ASSIGNMENT. Search the records for "Same". Report every line where it occurs.
━━━ ENTRIES SUPPLIED
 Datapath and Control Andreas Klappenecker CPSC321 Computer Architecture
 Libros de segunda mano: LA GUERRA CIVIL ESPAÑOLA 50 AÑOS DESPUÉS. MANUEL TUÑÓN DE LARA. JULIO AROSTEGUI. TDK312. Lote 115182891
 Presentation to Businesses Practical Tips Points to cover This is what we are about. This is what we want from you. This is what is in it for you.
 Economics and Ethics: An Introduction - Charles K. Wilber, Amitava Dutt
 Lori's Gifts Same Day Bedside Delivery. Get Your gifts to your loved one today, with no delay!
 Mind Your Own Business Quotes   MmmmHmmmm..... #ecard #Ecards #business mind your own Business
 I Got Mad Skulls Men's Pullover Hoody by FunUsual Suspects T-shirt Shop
━━━━━━
━━━ ENTRIES SUPPLIED
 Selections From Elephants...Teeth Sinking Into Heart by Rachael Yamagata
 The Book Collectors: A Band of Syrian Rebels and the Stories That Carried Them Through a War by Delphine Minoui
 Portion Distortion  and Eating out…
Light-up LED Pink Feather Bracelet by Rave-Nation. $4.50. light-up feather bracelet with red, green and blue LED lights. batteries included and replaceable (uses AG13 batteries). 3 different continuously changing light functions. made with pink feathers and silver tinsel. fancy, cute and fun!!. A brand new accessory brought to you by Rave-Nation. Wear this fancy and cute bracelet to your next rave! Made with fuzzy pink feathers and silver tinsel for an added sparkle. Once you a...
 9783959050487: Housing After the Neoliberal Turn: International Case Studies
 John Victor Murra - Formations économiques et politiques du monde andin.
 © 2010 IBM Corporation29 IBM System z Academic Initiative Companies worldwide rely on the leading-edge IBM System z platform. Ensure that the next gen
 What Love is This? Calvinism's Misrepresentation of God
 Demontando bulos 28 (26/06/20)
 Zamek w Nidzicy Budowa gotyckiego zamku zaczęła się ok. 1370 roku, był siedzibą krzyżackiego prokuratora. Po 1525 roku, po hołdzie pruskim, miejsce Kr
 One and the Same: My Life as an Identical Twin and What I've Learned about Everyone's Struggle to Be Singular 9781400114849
━━━━━━
━━━ ENTRIES SUPPLIED
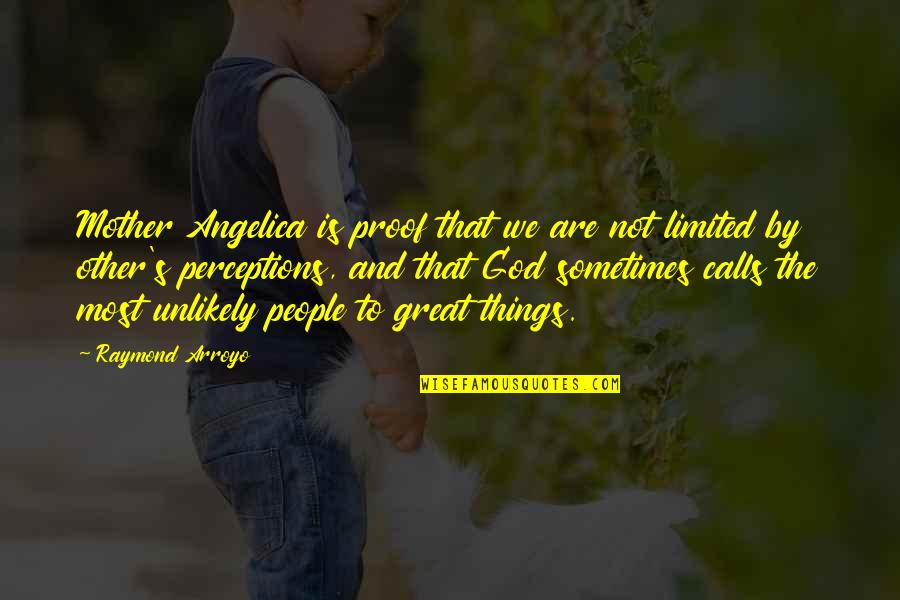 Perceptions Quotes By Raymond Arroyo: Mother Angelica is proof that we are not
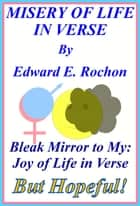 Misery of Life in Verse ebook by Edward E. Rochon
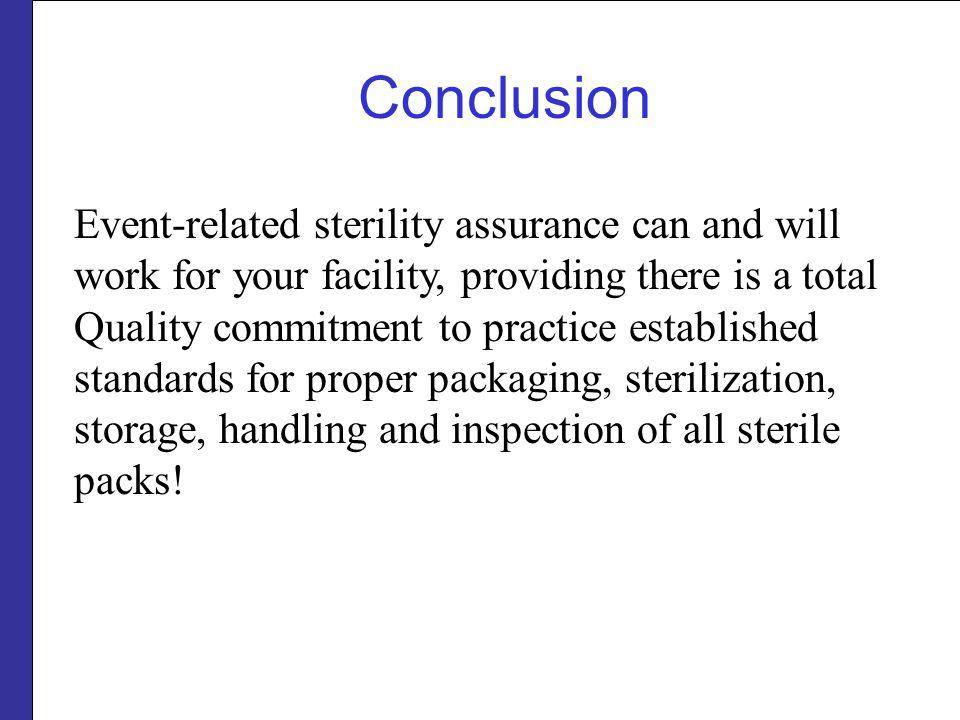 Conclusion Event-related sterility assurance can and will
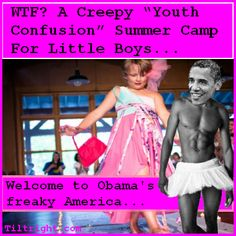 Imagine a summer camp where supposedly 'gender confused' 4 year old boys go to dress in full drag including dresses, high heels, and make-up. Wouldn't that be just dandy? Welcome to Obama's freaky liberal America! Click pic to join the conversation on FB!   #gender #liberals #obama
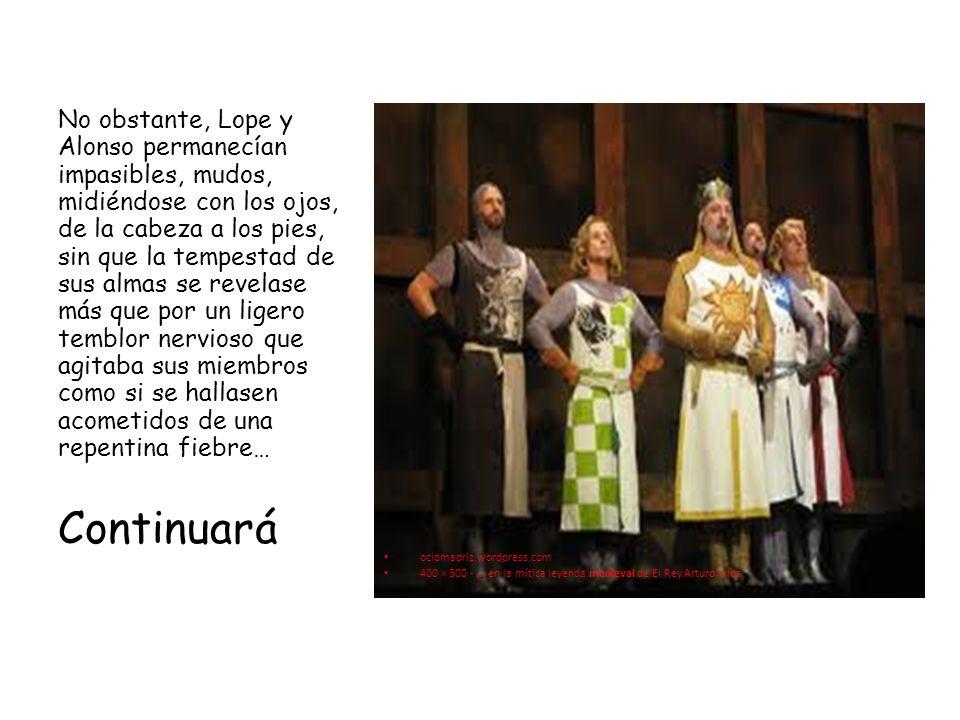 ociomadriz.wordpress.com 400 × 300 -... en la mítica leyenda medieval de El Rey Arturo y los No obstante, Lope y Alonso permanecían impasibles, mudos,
━━━━━━
RESULT FOR THIS TASK.
 Lori's Gifts Same Day Bedside Delivery. Get Your gifts to your loved one today, with no delay!
 One and the Same: My Life as an Identical Twin and What I've Learned about Everyone's Struggle to Be Singular 9781400114849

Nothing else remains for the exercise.